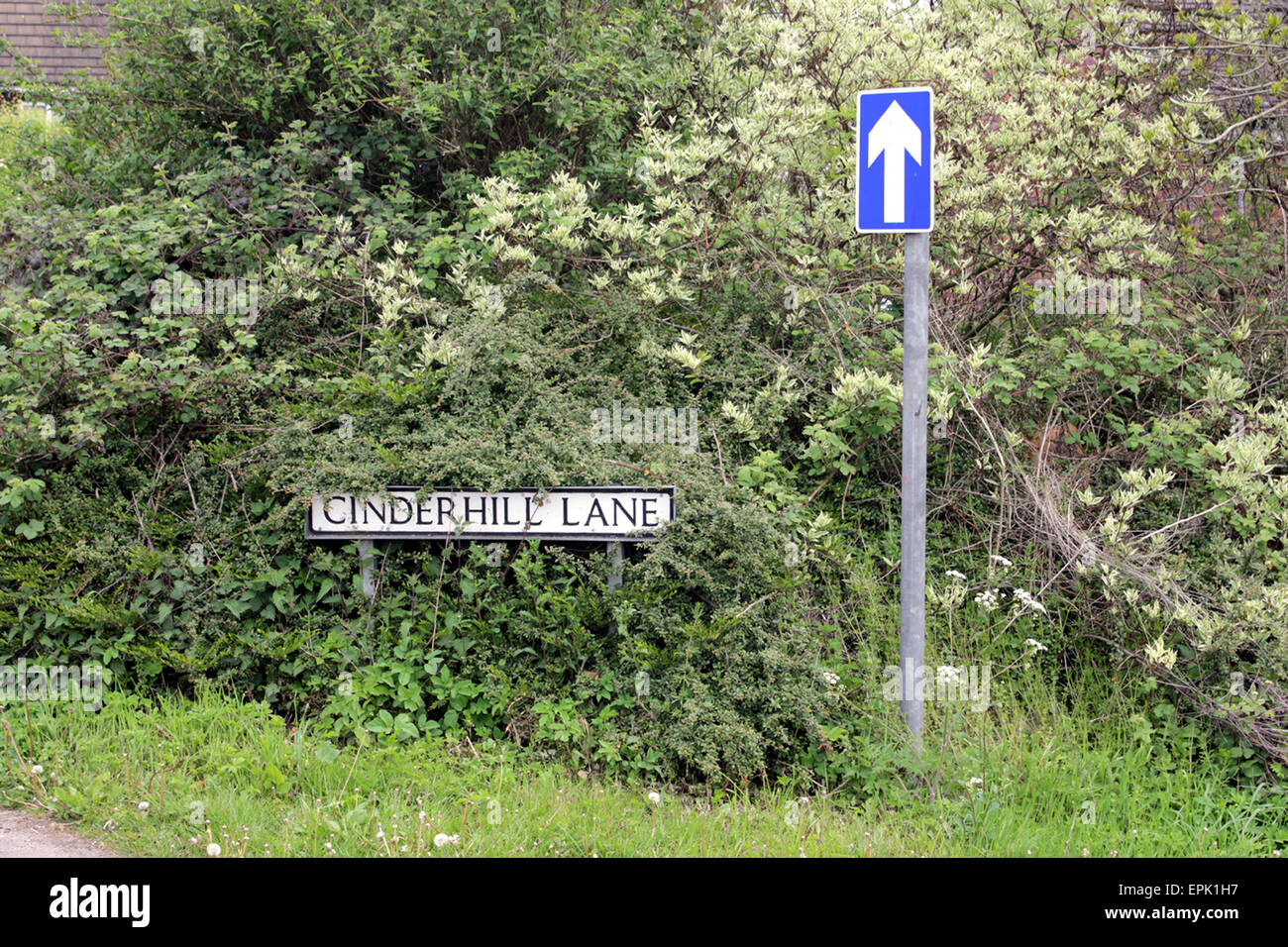 Cinder hill Lane Scholar Green. A narrow country lane in Cheshire. This road is a bit steep and windy so one way - Stock Image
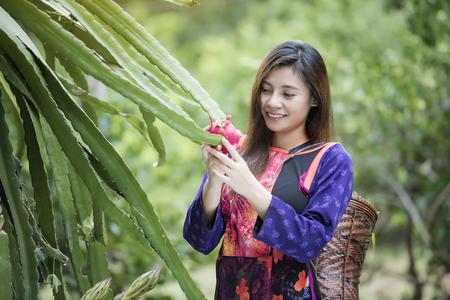 Happy farmer in the field checking  plants during a sunny summer,Greengrocer organic fresh agricultural,Lisu women wear Lisu traditional dress to present them tribe in Thailand Zdjęcie Seryjne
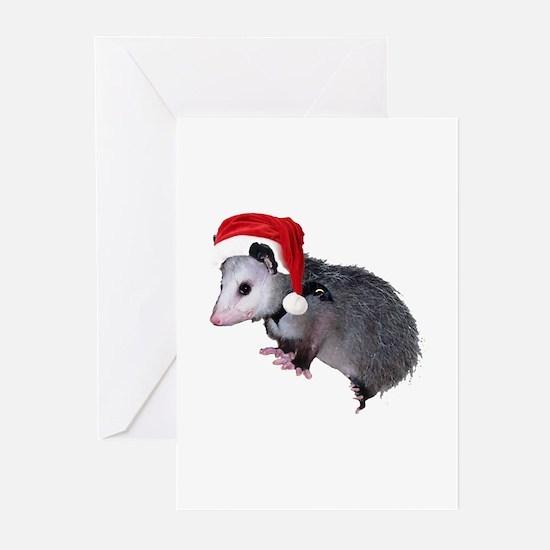 Santa Possum Greeting Cards (Pk of 10)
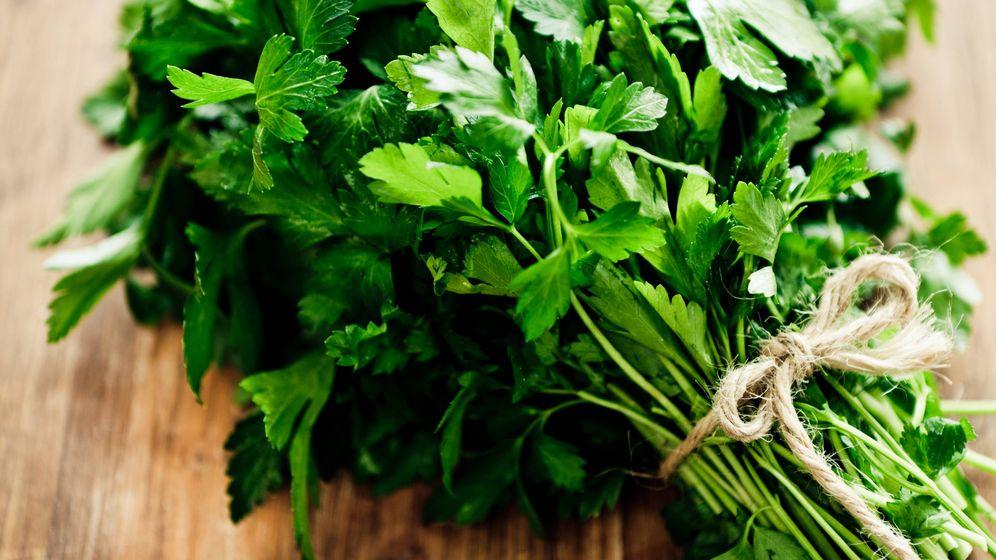 Foto: Esta hierba está repleta de vitaminas. (iStock)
==*==
What you need to do> Repeat the data verbatim, excluding all pictures.

Your solution>
 Cinder hill Lane Scholar Green. A narrow country lane in Cheshire. This road is a bit steep and windy so one way - Stock Image
 Happy farmer in the field checking  plants during a sunny summer,Greengrocer organic fresh agricultural,Lisu women wear Lisu traditional dress to present them tribe in Thailand Zdjęcie Seryjne
 Santa Possum Greeting Cards (Pk of 10)
 Foto: Esta hierba está repleta de vitaminas. (iStock)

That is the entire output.